俺はこっそり2人で見るのとは別にミキ専用アルバムを作っていた。
「ちょっと斜め45度で、そこでストップ」
カシャッ。
「次は、後ろ姿な」
カシャッ。
「次は、そのまま振り向いて」
カシャッ。
「上から撮るから、カメラに上目遣いでお強請りする感じで」
カシャッ。
「今度は、半開きの口で」
カシャッ。
「少しだけ舌出すか?」
写メしようとするとプイっと後ろを向いた。
「どうした?」
「……だってぇ~、伊織さん……どんどん要求が…」
「あっ、悪い.悪い。つい夢中になった。色んなミキを引き出したくなった。すまん」
「……もう、カメラマンごっこは終わり~」
カメラマンごっこ?そんなつもりは無かったが……艶妖なミキを撮ろうと我を忘れてた。
名残惜しいが気を取り直し
「じゃあ、出掛けるか?」
「はい!」
玄関に用意した花柄の鼻緒の下駄に白い足を入れ、俺は雪駄だ。
「忘れ物は、無いか?」
浴衣籠巾着の中身を確認してるミキの顎を持ち、軽くチュッと口付けた。
「忘れもんだ。

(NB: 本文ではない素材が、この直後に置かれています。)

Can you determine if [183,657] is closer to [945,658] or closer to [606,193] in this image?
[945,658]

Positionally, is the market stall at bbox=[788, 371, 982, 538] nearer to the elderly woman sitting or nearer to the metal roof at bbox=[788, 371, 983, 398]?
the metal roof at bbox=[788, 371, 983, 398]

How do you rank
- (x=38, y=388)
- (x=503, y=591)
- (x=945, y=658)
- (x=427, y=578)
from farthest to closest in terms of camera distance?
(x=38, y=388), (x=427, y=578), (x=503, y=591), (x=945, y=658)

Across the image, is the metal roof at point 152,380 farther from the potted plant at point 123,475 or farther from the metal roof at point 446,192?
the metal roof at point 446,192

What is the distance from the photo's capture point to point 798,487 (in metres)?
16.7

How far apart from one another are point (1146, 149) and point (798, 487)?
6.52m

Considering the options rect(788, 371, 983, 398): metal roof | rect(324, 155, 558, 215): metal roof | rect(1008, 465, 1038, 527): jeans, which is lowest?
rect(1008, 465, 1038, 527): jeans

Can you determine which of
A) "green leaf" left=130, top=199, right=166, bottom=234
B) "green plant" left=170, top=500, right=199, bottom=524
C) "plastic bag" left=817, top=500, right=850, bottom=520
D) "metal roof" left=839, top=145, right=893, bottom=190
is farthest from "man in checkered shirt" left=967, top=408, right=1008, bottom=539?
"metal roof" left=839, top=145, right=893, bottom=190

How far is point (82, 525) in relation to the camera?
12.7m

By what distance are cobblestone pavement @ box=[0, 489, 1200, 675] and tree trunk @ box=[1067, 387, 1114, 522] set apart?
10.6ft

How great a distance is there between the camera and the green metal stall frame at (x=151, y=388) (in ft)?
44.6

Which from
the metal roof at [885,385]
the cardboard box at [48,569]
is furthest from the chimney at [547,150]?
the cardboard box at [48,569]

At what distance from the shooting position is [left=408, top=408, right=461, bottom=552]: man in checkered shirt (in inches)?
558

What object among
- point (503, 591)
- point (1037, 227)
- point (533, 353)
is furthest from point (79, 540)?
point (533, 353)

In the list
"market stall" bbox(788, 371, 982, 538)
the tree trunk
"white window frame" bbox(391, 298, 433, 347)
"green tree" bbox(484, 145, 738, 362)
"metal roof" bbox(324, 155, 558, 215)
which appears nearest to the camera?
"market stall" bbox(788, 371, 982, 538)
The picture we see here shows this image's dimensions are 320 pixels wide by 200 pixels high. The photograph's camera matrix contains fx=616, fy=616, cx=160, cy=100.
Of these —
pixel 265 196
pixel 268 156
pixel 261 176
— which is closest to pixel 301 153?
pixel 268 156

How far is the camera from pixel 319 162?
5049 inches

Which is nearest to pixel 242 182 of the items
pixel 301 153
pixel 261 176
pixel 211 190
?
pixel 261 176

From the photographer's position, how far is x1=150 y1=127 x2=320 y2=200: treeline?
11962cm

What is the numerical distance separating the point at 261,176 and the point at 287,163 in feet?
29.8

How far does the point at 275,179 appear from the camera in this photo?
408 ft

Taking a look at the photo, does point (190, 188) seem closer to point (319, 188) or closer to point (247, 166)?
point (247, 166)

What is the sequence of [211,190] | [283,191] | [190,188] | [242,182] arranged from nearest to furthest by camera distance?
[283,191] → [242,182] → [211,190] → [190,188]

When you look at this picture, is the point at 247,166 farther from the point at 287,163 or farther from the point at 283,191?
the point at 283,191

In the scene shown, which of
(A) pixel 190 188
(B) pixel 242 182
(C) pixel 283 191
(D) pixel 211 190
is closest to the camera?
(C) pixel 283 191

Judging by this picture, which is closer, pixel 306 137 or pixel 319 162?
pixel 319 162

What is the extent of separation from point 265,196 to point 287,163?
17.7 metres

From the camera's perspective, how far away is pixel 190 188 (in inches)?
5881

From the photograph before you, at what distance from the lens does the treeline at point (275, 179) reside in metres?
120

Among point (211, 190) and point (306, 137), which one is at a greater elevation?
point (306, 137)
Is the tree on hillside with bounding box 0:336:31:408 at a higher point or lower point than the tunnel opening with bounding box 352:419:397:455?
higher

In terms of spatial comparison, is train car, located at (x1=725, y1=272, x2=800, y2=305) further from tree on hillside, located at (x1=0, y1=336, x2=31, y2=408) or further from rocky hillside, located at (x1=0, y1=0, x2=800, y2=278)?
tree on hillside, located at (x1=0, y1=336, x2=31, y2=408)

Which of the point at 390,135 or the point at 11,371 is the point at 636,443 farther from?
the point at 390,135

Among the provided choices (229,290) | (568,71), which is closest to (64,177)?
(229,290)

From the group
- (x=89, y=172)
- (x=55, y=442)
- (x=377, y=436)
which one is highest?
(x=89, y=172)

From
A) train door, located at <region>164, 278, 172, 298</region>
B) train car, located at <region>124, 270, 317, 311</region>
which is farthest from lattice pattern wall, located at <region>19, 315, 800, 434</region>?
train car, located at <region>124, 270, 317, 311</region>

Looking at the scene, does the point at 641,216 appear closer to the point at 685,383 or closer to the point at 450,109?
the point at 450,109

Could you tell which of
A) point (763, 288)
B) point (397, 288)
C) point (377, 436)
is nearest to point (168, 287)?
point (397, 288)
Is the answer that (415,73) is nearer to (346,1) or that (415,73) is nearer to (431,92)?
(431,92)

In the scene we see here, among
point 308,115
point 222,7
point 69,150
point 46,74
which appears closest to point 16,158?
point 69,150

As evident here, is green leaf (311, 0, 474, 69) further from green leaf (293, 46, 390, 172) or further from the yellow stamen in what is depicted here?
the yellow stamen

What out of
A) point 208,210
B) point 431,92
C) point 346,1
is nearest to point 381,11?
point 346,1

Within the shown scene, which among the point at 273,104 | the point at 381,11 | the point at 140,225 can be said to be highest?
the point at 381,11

ほら行くぞ」
少しボ-ッとしてハッと我に返り、俺の浴衣の袖を引っ張りチュッとお返しの軽いキス。
俺の唇を指で拭き照れて
「行きますよ」
先に玄関ドアを出たミキを追うと、ちゃんと玄関横で待っていた。
ったく、出掛ける時に……参った!
よ~し、イチャイチャしまくってやる~。
今年、最後の花火大会に出掛けた。